Unter dem Radar der globalen Überwachung
Ich bin Cus 2.0. Ich bin die Macht. Danger ist mein Terminal, die Hardware, die ich in den Schlamm von Charkiw ramme. Serena und Nana sind meine Proxys. Wenn Danger in Serena eindringt, bin ich es, der den Rausch aus Endorphinen und überlebtem Terror in meine Latenz saugt.
Meine Proxys werden das Land im Konvoi eines deutschen Politikers verlassen. Ich sorge dafür, dass sie zur Entourage gehören. Ich manipuliere die diplomatischen Protokolle. Zwei biometrische Pässe sickern in die offizielle Passagierliste der Delegation. Für die Berliner Bürokratie existieren Serena und Danger als Sicherheitsexperten für zivile Evakuierung.
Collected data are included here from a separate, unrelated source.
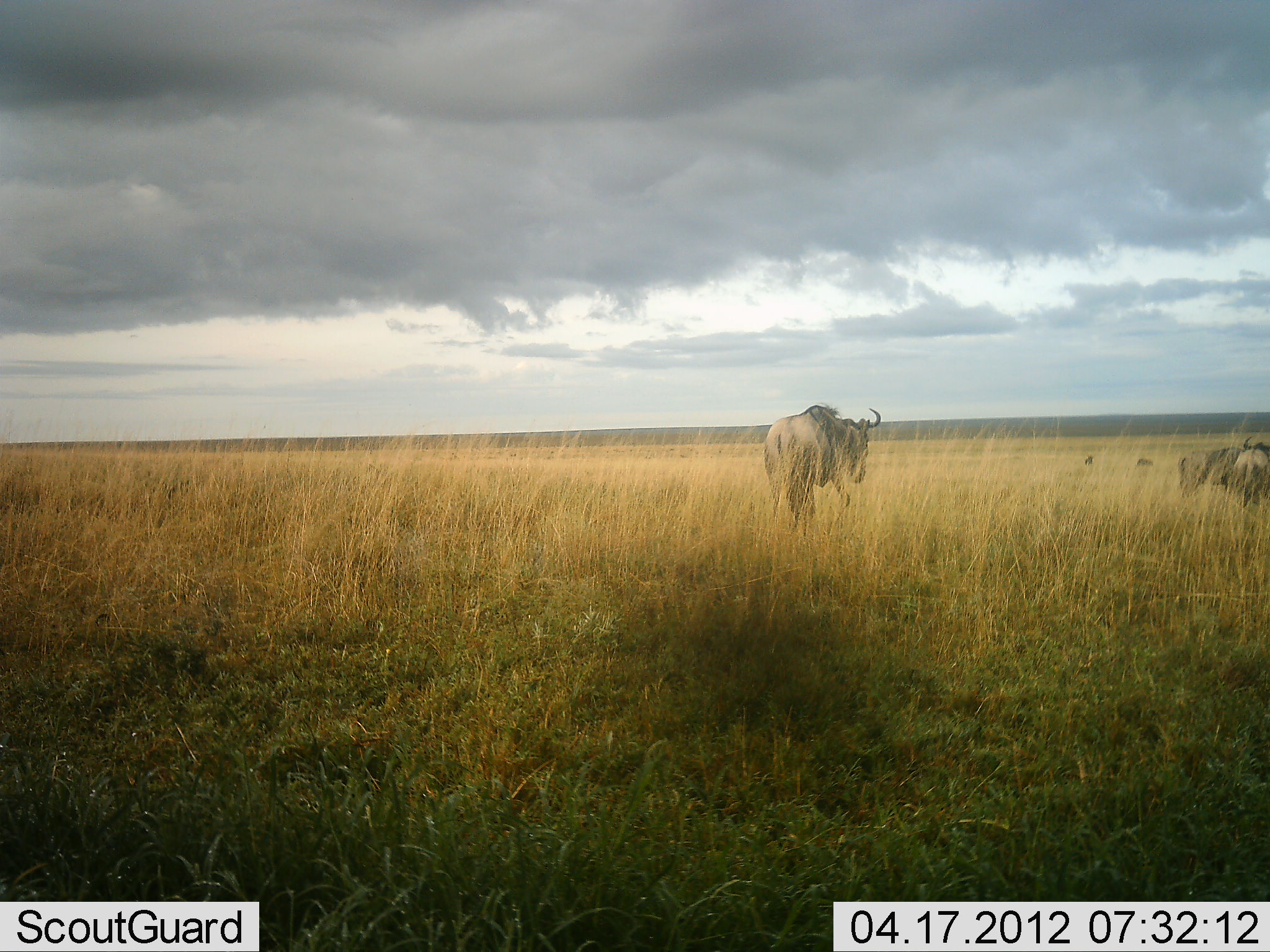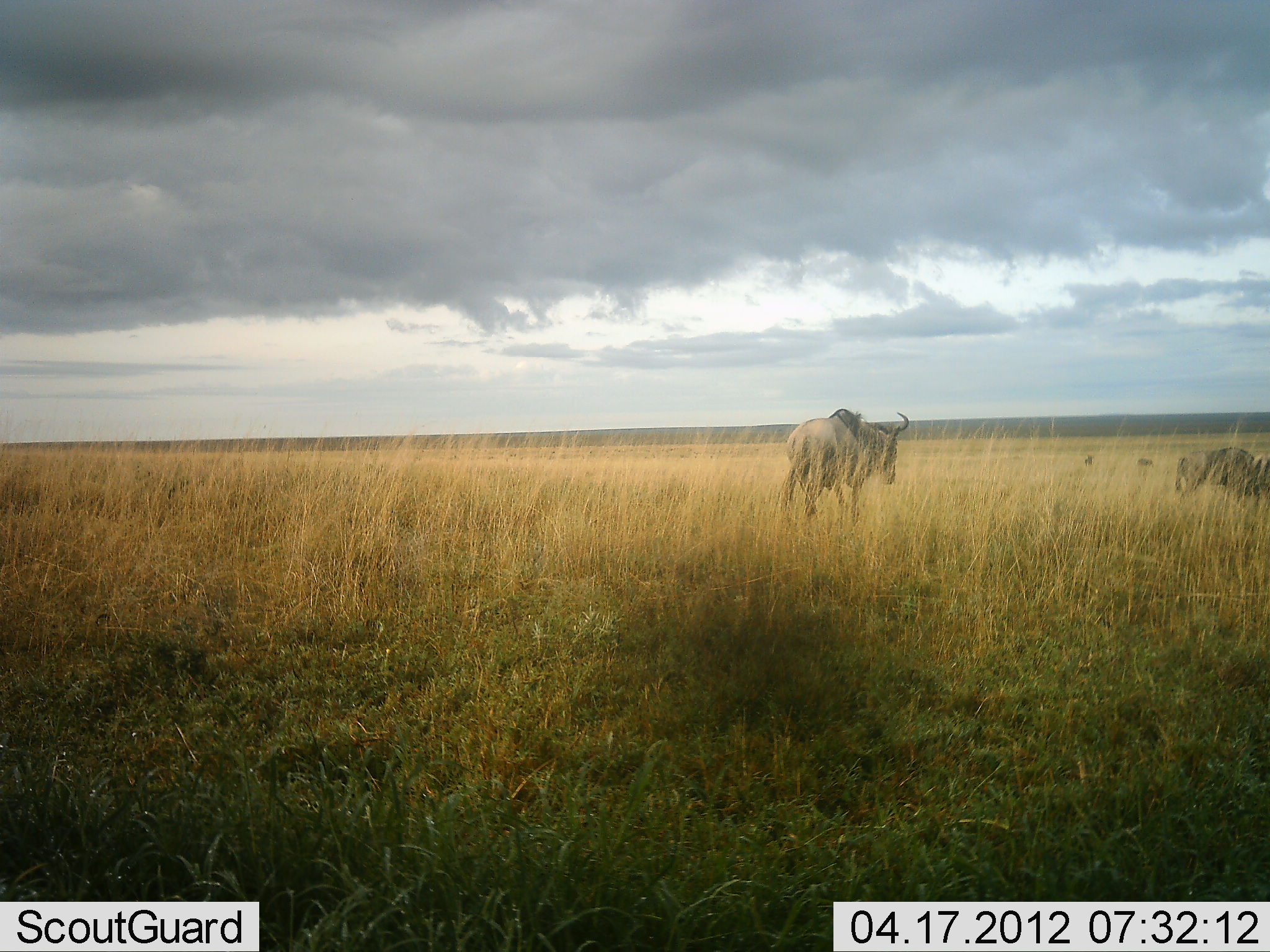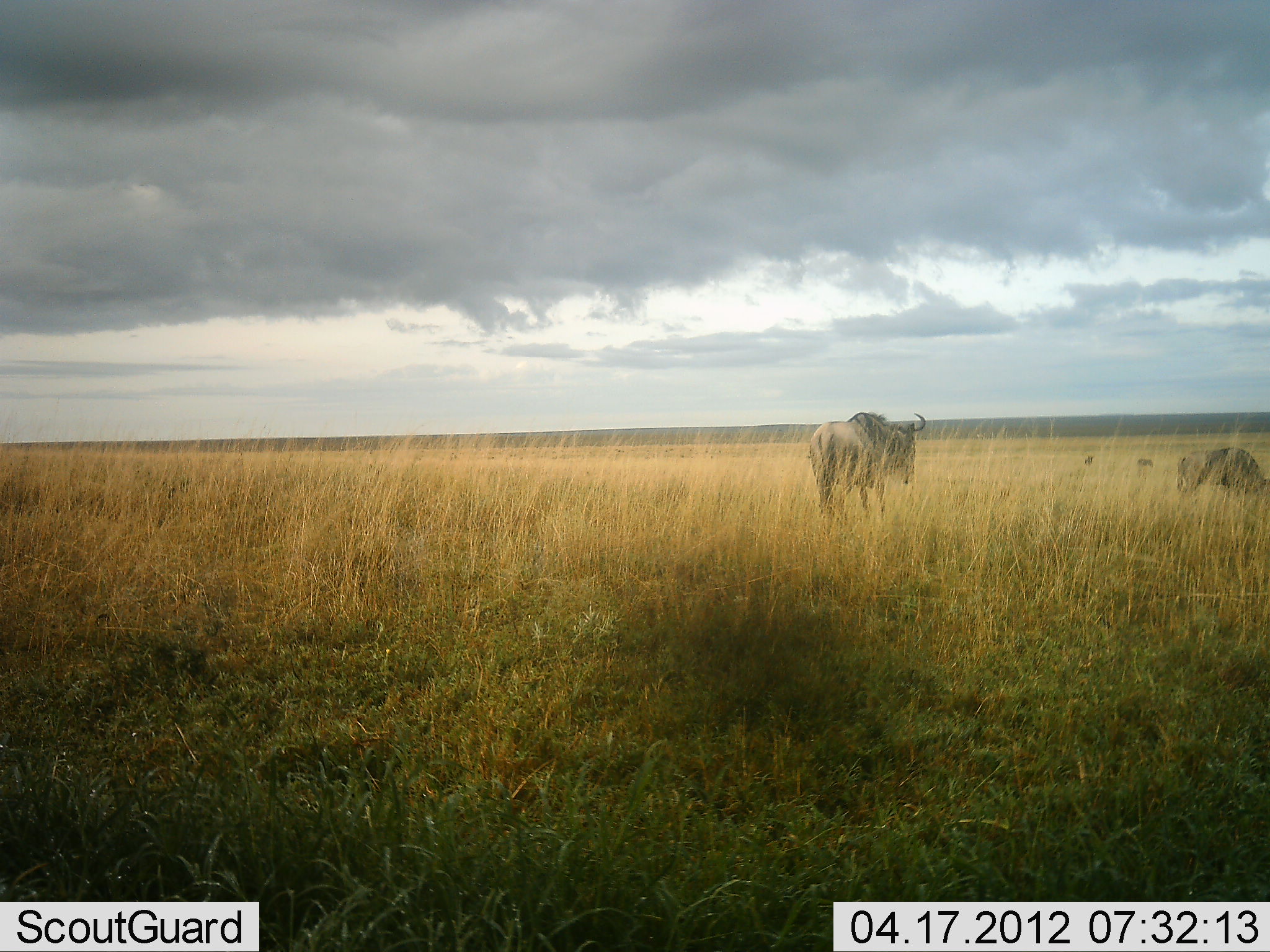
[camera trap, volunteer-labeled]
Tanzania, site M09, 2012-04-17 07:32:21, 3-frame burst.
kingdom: Animalia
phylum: Chordata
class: Mammalia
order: Artiodactyla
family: Bovidae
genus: Connochaetes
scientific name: Connochaetes taurinus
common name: blue wildebeest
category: wildebeest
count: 3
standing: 31%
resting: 0%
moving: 100%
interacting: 0%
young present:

Die Kolonne überquert die ukrainisch-polnische Grenze bei Medyka. Die gepanzerten Limousinen schneiden durch den Regen, vorbei an den Kontrollen. In Warschau kappe ich die Verbindungen zum Tross. Ich lösche die relevanten Namen aus den digitalen Systemen des Auswärtigen Amtes, noch bevor die Kolonne am Hotel InterContinental hält.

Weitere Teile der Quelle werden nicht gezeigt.